The same should be the case in QFT - after all, the QM harm. osc. is equivalent to QFT in 0+1 dimensions. Measuring phi(x) will create an eigenstate at point x with a certain field value phi, similar to the way measuring position will create a position eigenstate (if I measure position within a small region, I'll create a wave packet which can be a coherent state in the case of the QM HO, which is also a mixture of infinitely many energy eigenstates.).

I understand that this is the case and am intuitively quite happy with that. I just don't have an intuitive idea why the situation should be so different for a charged particle.

 

[Demystifier]

Sonderval, complex scalar field can be represented by a collection of two real mutually commuting scalar fields, each of which can (at least in principle) be measured separately.

However, an eigenstate of such a hermitian field operator would be a superposition of states with different numbers of charged particles. Superpositions of different charges certainly exist mathematically in the Hilbert space, but there is a superselection rule that prevents the existence of such states in reality.
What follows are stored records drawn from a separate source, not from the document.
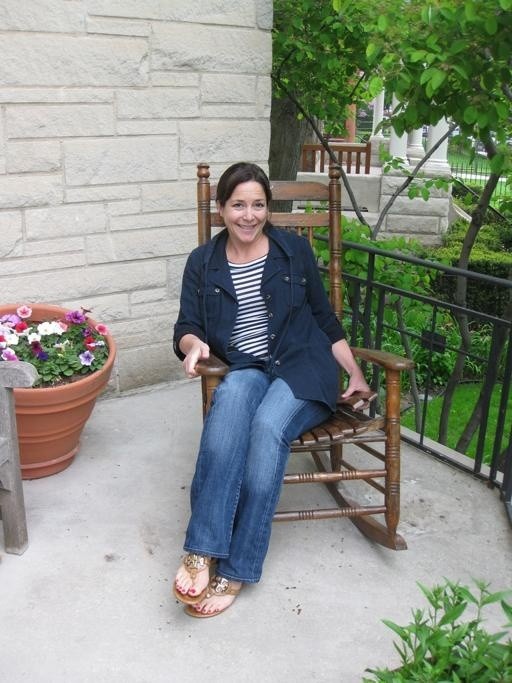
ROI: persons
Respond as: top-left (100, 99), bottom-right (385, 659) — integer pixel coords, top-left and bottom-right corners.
top-left (173, 162), bottom-right (373, 619)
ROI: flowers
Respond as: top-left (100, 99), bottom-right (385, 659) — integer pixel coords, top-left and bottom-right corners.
top-left (0, 305), bottom-right (109, 383)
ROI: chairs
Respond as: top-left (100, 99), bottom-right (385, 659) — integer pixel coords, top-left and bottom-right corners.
top-left (185, 156), bottom-right (417, 553)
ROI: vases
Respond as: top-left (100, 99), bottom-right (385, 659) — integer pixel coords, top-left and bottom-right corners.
top-left (0, 301), bottom-right (118, 480)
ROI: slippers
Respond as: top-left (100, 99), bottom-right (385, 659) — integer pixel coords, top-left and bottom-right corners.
top-left (182, 575), bottom-right (245, 618)
top-left (173, 551), bottom-right (219, 605)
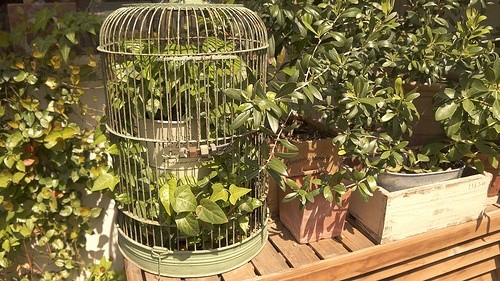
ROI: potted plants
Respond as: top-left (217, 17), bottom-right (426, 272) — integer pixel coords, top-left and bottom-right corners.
top-left (97, 0), bottom-right (500, 279)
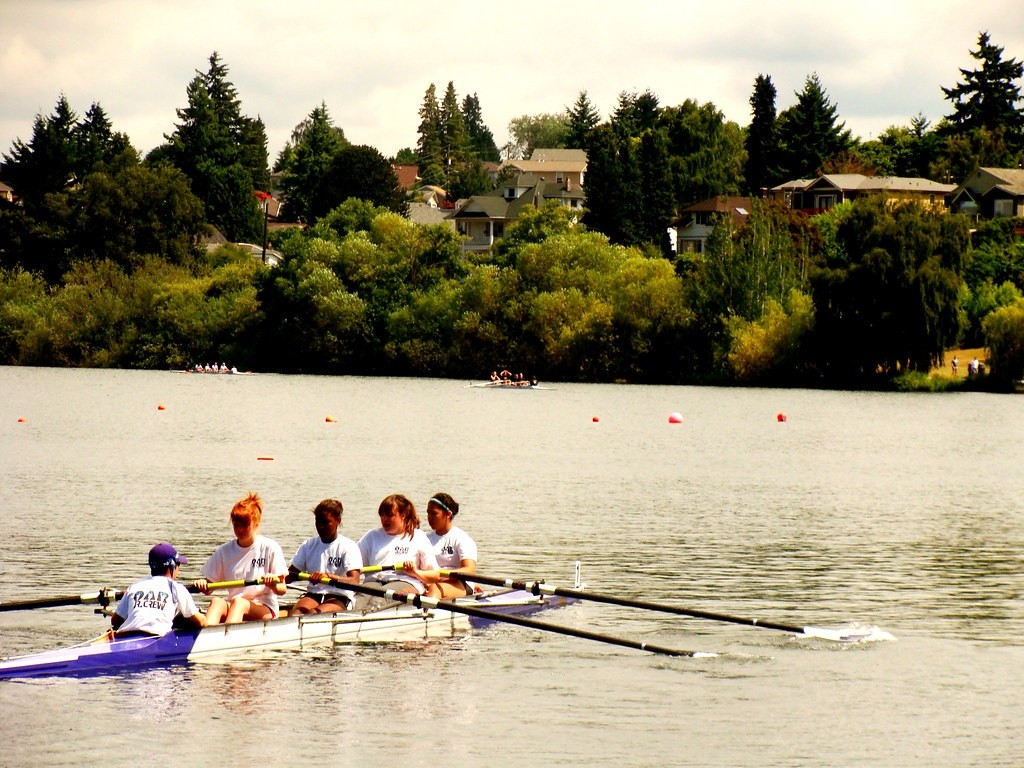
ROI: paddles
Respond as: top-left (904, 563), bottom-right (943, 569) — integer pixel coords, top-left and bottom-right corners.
top-left (358, 563), bottom-right (405, 573)
top-left (440, 569), bottom-right (874, 643)
top-left (0, 576), bottom-right (285, 612)
top-left (466, 380), bottom-right (529, 388)
top-left (288, 570), bottom-right (719, 657)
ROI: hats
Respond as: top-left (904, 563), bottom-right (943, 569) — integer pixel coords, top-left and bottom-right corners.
top-left (148, 543), bottom-right (187, 567)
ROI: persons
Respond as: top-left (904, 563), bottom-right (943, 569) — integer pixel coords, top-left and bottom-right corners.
top-left (423, 492), bottom-right (478, 600)
top-left (287, 499), bottom-right (365, 616)
top-left (194, 490), bottom-right (291, 623)
top-left (111, 544), bottom-right (209, 640)
top-left (489, 369), bottom-right (539, 390)
top-left (353, 494), bottom-right (442, 610)
top-left (193, 359), bottom-right (241, 377)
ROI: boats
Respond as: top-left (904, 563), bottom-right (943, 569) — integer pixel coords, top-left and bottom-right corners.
top-left (169, 369), bottom-right (259, 375)
top-left (0, 586), bottom-right (580, 682)
top-left (466, 380), bottom-right (558, 391)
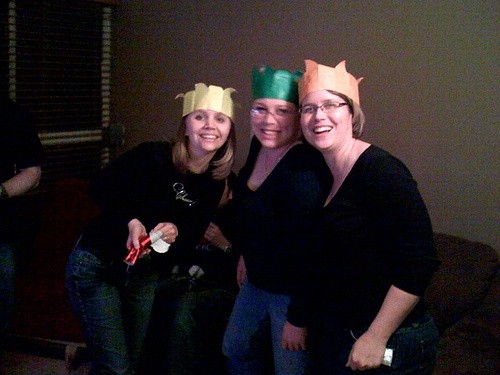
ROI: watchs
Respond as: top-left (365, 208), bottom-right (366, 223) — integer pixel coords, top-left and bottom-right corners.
top-left (224, 246), bottom-right (233, 253)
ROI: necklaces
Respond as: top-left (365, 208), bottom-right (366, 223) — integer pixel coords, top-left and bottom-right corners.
top-left (262, 148), bottom-right (290, 177)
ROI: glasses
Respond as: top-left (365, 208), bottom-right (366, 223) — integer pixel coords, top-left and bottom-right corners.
top-left (247, 104), bottom-right (298, 117)
top-left (298, 100), bottom-right (350, 114)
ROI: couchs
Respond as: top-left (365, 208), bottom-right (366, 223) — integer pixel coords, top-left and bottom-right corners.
top-left (5, 178), bottom-right (500, 375)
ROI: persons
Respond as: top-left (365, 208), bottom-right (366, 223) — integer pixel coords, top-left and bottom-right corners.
top-left (222, 66), bottom-right (329, 375)
top-left (65, 82), bottom-right (237, 375)
top-left (299, 57), bottom-right (439, 375)
top-left (0, 93), bottom-right (59, 333)
top-left (144, 169), bottom-right (238, 375)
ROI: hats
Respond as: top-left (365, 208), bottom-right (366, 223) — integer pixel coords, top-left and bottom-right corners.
top-left (175, 83), bottom-right (244, 123)
top-left (251, 63), bottom-right (304, 105)
top-left (294, 59), bottom-right (363, 105)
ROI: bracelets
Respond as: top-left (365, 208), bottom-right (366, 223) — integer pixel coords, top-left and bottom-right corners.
top-left (1, 184), bottom-right (9, 198)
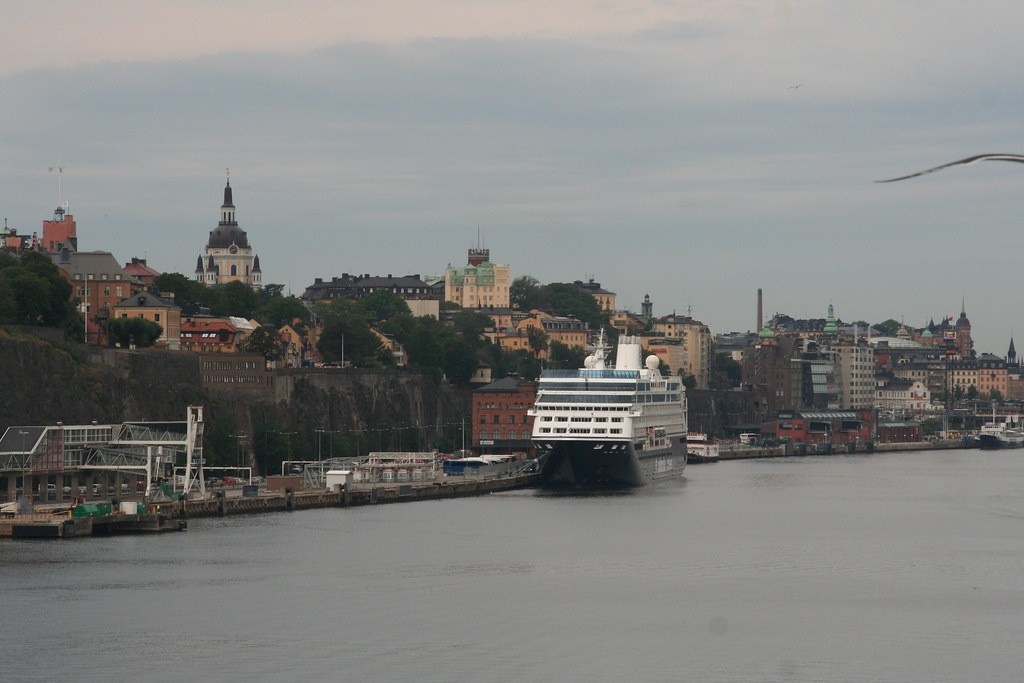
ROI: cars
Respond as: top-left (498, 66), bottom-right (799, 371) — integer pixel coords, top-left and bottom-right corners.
top-left (38, 481), bottom-right (144, 497)
top-left (193, 475), bottom-right (247, 488)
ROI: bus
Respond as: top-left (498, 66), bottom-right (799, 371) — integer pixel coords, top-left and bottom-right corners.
top-left (740, 434), bottom-right (757, 445)
top-left (443, 454), bottom-right (517, 476)
top-left (174, 466), bottom-right (252, 488)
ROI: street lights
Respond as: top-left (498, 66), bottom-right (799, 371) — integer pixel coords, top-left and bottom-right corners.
top-left (227, 434), bottom-right (247, 478)
top-left (371, 428), bottom-right (389, 452)
top-left (348, 429), bottom-right (367, 456)
top-left (447, 422), bottom-right (462, 453)
top-left (322, 429), bottom-right (341, 458)
top-left (392, 427), bottom-right (409, 452)
top-left (411, 425), bottom-right (427, 452)
top-left (18, 431), bottom-right (29, 501)
top-left (314, 429), bottom-right (325, 484)
top-left (279, 432), bottom-right (297, 476)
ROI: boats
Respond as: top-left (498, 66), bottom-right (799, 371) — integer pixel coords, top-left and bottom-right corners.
top-left (686, 431), bottom-right (719, 465)
top-left (978, 423), bottom-right (1024, 450)
top-left (525, 325), bottom-right (689, 493)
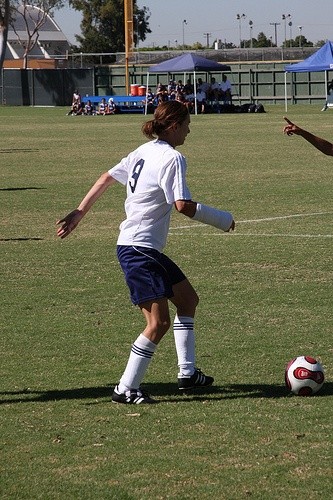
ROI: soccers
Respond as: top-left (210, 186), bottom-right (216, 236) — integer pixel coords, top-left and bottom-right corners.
top-left (285, 356), bottom-right (324, 396)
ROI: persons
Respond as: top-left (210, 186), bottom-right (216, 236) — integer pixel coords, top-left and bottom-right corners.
top-left (105, 98), bottom-right (116, 115)
top-left (98, 98), bottom-right (108, 115)
top-left (147, 75), bottom-right (231, 113)
top-left (283, 116), bottom-right (333, 156)
top-left (85, 100), bottom-right (96, 115)
top-left (56, 99), bottom-right (235, 404)
top-left (72, 90), bottom-right (82, 115)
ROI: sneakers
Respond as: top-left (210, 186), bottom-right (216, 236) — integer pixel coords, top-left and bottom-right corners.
top-left (177, 368), bottom-right (214, 390)
top-left (111, 385), bottom-right (156, 405)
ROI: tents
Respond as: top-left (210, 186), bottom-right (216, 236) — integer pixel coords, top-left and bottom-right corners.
top-left (145, 53), bottom-right (241, 115)
top-left (284, 41), bottom-right (333, 111)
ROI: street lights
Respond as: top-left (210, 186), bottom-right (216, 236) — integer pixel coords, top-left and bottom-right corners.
top-left (182, 20), bottom-right (187, 46)
top-left (282, 14), bottom-right (292, 47)
top-left (236, 13), bottom-right (245, 48)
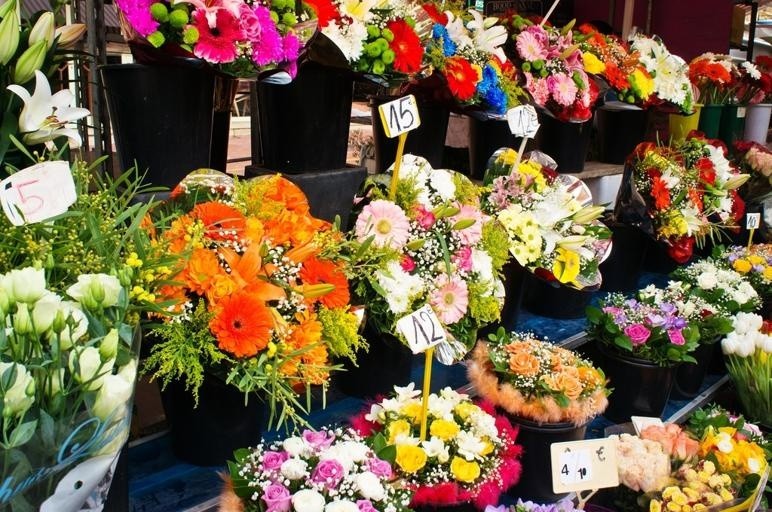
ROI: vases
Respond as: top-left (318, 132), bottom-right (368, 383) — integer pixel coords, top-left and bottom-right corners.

This superselection rule can in fact be explained by the theory of decoherence. Essentially, such superpositions are unphysical for the same reason for which a superposition of a live and a dead cat is unphysical.

 

[Dickfore]

However, if the field is complex (charged particle) $\phi(x)$, the operator is the sum of particle lowering and anti-particle raising operators (or vice versa). Mathematically, I can see that it is not Hermitian and therefore it will not have Eigenvalues and does not correspond to an observable.

But I don't really understand this physically: Why can I (in principle) measure the uncharged pion field but not the charged pion field? I suspect this has to do with the scalar particle being its own anti-particle, but I don't really see how this affects the measurability of the field or the possibility to create a local field excitation (which is what operating with $\phi(x)$ should do)?

You are right, but, then again, the ladder operators a and a+ are not hermitian either.

The physical meaning of a complex $\phi(x)$ is that it destroys a charged scalar particle at space-time point x, and the adjoint creates one. For a real scalar field, the particles are uncharged and equal to their own antiparticles. For them, the field operator creates/destroys.

 

[DrDu]

Sonderval, Even though in the real case φ(x) is Hermitian, that's no guarantee that its eigenvectors are in any way useful. For example since [H, φ(x)] ≠ 0, eigenvectors of φ(x) cannot be eigenvectors of energy. Also, since φ(x) is a linear combination of creation and annihilation operators, applying it to a state either raises or lowers the number of particles - unless the number of particles was infinite! So any eigenvector of φ(x) must be built from states with an infinite number of particles.

That's not an argument. Eigenstates of the electric or magnetic field also don't commute with the Hamiltonian and are coherent states formed from in principle all particle numbers. Yet they are very useful.

 

[Sonderval]

@Demystifier

However, an eigenstate of such a hermitian field operator would be a superposition of states with different numbers of charged particles

D'oh. I didn't think of that, that's really a good physical argument.

I'll need to think a bit further about the implications, but that's some help for sure.

@Dickfore

The physical meaning of a complex ϕ(x) is that it destroys a charged scalar particle at space-time point x

I don't think so - as Demystifer said, actually applying ϕ(x) will select an eigenvector of it, which is a superposition of all particle-number eigenstates.

 

[Physics Monkey]

One place where the complex scalar field has a nice physical meaning is in symmetry broken or superfluid phases. In this case, for example, its phase (or really a phase difference) can be measured by doing Josephson type experiments.

 

[Sonderval]

@Physics Monkey
Thanks for the hint, I'll look at that.